We’re all malnourished now
‘White is black, black is white, fat is malnourished, so that’s all right.’ Such a rhyming couplet could be a slogan for public-health campaigners, after the claim in the 2016 Global Nutrition Report that a third of the world’s people are malnourished.
But ‘malnourished’ here doesn’t mean scarily underweight, it means any food-related problem, too. The report declares: ‘Every country is facing a serious public-health challenge from malnutrition. One in three people are malnourished in one form or another. Malnutrition manifests itself in many forms: as children who do not grow and develop to their full potential; as people who are skin-and-bone or prone to infection; [and] as people who carry too much weight or whose blood contains too much sugar, salt, or cholesterol.’
According to one of the lead authors of the study, Professor Corinna Hawkes, the report ‘redefines what the world thinks of as being malnourished’. This is Monty Python stuff.
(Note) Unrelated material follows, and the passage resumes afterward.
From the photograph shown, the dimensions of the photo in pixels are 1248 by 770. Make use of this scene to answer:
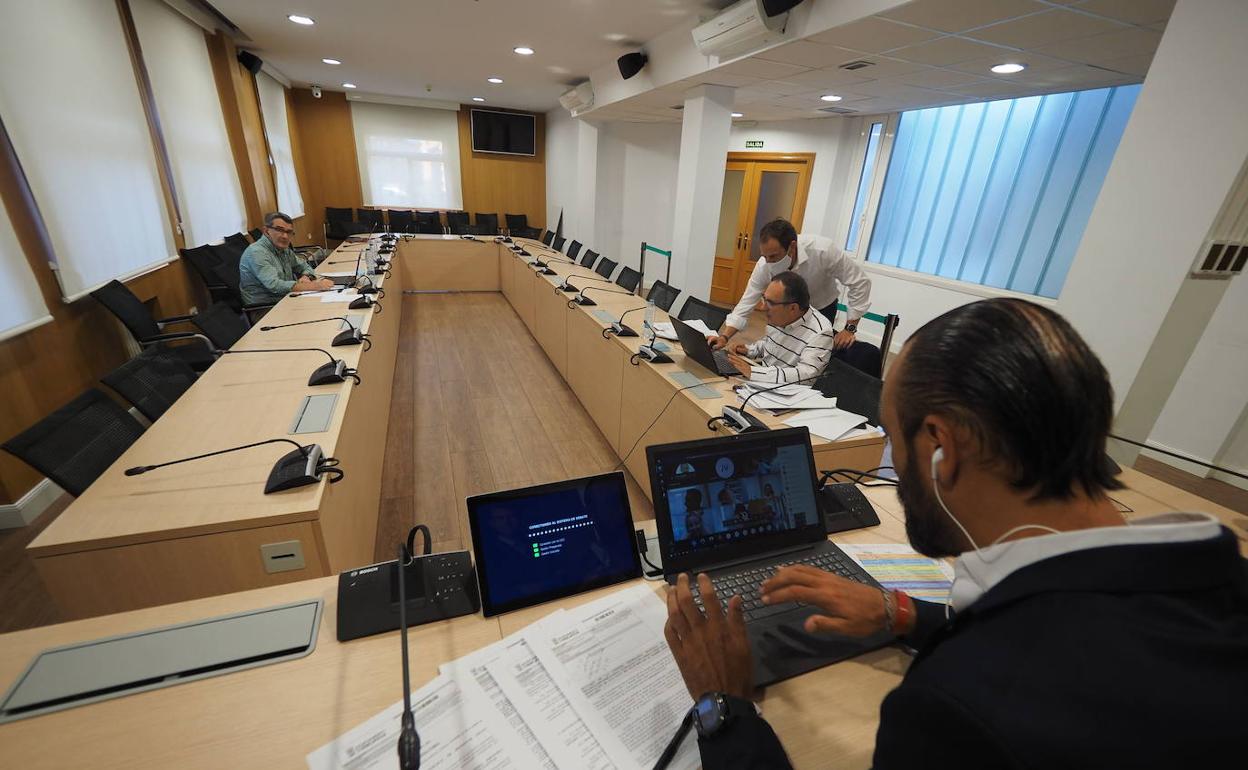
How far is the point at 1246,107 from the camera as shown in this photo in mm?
1573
Conflating problems of diet that might knock a couple of years off someone’s old age with the sort of undernutrition that leads to long-term stunting, cognitive problems, or even a tragically early death, is madness. But while the problem of malnutrition, as most people understand it, is being solved, with an ever-smaller proportion of people chronically lacking food, so policy wonks have to redefine their mission to justify their continued existence.
Such redefinitions are not new. ‘Overweight’ and ‘obesity’ are conflated routinely, especially when it comes to children, to produce staggering figures for the levels of unhealthy weight. Similarly, laws that clamp down on vaping do so by claiming that e-cigs are a ‘tobacco product’ simply because the pure nicotine used as an ingredient in e-cig liquid is derived from tobacco plants. On this basis, food crops and terrorist bombs should be treated in the same way because they both derive from fertiliser.
Thus, in the Global Nutrition Report, demands for action to increase the supply of fruits and vegetables, and access to safe dairy products, sit alongside calls for a crackdown on sugary drinks and salty snacks. Access to an adequate diet is placed on a par with demands to reduce personal choice. At every level, state intervention is presented as the solution.
The real problem here is poverty – and kowtowing to the obsessions of every food campaigner and activist researcher will only hamper the goal of eliminating genuine malnutrition.
Rob Lyons is campaigns manager at Action on Consumer Choice.